:: Problem ::
Copy the lines below verbatim, beginning at the line that contains "In the scene on display, within the choices" and stopping after the line that contains "4.60 metres".
+++ Input records
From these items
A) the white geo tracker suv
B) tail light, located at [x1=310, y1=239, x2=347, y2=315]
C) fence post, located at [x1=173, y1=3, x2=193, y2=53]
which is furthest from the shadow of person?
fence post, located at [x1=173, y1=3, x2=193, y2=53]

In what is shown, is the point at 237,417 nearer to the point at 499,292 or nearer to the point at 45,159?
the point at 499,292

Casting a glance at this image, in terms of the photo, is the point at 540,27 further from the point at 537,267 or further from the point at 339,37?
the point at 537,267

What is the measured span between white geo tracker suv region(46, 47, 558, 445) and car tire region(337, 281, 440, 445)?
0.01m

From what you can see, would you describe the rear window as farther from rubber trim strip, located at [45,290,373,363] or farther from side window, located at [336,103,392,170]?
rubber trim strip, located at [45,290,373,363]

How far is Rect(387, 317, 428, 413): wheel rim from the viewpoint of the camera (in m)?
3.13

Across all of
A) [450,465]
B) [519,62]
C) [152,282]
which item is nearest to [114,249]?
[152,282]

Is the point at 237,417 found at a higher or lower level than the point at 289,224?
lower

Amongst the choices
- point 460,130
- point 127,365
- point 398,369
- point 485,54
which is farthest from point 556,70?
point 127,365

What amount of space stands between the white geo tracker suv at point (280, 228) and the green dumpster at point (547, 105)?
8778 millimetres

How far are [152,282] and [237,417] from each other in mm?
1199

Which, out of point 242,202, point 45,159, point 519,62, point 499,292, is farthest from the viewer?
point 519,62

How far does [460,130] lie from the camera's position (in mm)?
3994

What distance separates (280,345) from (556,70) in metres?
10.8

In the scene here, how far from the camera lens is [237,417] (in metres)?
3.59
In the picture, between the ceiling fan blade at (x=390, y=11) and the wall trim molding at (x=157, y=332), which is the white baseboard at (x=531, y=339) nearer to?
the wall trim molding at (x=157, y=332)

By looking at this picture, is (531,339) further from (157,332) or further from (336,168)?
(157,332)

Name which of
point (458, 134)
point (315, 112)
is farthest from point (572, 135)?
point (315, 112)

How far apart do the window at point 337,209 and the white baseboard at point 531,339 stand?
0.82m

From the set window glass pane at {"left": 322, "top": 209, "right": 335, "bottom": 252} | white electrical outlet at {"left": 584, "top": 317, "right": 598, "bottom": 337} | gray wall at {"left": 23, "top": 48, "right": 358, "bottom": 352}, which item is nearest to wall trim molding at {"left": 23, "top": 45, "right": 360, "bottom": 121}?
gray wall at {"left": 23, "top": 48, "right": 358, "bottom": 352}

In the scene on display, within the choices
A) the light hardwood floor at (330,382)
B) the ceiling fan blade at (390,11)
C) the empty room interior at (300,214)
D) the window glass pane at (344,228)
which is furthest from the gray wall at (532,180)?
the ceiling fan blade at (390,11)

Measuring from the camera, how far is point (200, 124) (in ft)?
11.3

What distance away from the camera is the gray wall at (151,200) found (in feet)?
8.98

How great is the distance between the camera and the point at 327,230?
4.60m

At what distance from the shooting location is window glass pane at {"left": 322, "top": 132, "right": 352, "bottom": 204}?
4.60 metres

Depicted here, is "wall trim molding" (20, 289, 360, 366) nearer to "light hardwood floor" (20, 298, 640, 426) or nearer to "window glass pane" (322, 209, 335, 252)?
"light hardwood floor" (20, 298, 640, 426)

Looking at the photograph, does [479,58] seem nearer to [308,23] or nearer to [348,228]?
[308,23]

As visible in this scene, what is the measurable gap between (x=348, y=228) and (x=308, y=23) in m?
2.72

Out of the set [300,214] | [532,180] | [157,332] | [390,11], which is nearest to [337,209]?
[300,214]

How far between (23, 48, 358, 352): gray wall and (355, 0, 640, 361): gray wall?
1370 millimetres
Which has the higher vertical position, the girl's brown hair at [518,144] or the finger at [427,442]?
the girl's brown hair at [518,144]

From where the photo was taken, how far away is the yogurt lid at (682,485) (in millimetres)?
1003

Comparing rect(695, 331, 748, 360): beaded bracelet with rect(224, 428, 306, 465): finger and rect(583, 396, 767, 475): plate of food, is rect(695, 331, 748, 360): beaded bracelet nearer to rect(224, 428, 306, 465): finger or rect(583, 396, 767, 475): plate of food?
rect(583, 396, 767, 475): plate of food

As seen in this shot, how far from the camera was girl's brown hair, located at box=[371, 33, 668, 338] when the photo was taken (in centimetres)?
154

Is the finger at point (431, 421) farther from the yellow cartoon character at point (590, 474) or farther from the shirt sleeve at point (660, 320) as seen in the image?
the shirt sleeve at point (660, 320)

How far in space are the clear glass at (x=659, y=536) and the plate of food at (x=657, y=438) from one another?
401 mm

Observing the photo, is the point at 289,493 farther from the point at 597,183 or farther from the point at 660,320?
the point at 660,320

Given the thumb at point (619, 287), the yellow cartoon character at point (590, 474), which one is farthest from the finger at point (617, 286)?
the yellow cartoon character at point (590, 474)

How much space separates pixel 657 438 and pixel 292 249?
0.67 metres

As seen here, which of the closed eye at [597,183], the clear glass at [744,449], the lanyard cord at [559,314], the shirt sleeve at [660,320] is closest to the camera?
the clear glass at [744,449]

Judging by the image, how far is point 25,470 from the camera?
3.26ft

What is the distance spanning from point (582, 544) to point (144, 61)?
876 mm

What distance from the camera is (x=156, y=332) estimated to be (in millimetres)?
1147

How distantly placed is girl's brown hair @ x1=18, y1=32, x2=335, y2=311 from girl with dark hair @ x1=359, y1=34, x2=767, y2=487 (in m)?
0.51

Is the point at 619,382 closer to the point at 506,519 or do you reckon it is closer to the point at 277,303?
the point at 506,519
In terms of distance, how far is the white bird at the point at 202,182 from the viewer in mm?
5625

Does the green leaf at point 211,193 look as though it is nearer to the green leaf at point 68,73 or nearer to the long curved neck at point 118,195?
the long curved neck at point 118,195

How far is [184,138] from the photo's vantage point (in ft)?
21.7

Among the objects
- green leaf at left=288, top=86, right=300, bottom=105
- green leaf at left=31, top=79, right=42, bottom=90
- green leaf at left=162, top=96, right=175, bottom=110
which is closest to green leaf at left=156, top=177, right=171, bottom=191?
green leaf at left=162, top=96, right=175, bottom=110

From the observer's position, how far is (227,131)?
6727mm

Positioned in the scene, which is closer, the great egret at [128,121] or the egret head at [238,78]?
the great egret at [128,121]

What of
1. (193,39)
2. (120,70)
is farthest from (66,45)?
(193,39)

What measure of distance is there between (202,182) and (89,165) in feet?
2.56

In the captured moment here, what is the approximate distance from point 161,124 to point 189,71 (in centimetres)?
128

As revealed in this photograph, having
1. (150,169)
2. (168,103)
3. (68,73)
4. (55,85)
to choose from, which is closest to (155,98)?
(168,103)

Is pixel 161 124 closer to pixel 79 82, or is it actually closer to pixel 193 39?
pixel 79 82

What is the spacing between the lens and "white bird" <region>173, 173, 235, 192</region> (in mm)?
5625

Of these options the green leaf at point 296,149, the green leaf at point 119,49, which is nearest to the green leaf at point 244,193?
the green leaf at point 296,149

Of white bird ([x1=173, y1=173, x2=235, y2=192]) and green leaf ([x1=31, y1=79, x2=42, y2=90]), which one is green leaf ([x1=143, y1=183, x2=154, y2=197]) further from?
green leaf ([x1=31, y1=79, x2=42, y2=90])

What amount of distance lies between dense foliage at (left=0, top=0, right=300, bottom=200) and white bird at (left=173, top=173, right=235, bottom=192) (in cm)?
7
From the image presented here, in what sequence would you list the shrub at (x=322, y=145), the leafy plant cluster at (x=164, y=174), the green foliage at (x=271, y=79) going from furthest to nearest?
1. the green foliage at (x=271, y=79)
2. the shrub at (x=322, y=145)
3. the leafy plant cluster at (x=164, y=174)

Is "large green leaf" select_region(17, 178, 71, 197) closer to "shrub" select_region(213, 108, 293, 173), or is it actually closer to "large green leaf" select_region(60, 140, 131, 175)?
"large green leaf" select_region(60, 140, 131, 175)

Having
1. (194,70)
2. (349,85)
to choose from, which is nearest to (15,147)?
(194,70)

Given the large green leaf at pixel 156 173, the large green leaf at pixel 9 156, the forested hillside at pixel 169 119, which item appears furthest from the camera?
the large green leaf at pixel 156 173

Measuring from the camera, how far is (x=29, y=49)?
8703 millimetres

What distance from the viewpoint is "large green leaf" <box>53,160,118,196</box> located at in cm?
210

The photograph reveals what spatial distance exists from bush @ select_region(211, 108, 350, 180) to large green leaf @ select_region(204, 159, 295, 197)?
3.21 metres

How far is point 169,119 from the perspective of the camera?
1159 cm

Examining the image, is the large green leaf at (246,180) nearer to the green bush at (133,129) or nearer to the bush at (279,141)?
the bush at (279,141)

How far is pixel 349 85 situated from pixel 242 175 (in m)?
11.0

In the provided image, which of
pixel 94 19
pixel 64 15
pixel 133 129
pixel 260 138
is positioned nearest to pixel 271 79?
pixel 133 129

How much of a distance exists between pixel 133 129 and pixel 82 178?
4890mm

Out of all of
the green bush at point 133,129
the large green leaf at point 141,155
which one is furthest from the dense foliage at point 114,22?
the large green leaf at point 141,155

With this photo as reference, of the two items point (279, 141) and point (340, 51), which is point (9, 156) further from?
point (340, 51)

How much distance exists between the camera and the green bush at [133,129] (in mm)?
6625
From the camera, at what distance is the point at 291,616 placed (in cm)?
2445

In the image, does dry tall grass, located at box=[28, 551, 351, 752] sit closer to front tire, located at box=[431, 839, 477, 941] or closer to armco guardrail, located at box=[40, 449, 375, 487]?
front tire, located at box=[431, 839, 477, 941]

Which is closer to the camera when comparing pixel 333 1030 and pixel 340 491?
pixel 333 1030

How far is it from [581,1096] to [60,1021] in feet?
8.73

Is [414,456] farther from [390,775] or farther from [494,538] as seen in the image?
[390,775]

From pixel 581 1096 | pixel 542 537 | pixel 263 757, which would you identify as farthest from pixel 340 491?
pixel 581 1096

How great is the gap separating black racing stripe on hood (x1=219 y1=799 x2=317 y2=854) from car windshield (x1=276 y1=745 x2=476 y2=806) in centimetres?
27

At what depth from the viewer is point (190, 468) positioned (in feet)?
++++++
:: Reply to the task ::
In the scene on display, within the choices
A) the light hardwood floor at (330,382)
B) the ceiling fan blade at (390,11)
C) the empty room interior at (300,214)
D) the window glass pane at (344,228)
which is furthest from the gray wall at (532,180)?
the ceiling fan blade at (390,11)

Measuring from the camera, how far is point (200, 124) (in ft)?
11.3

What distance away from the camera is the gray wall at (151,200) found (in feet)?
8.98

How great is the distance between the camera and the point at 327,230?
4.60m

At what distance from the shooting location is window glass pane at {"left": 322, "top": 132, "right": 352, "bottom": 204}?
4.60 metres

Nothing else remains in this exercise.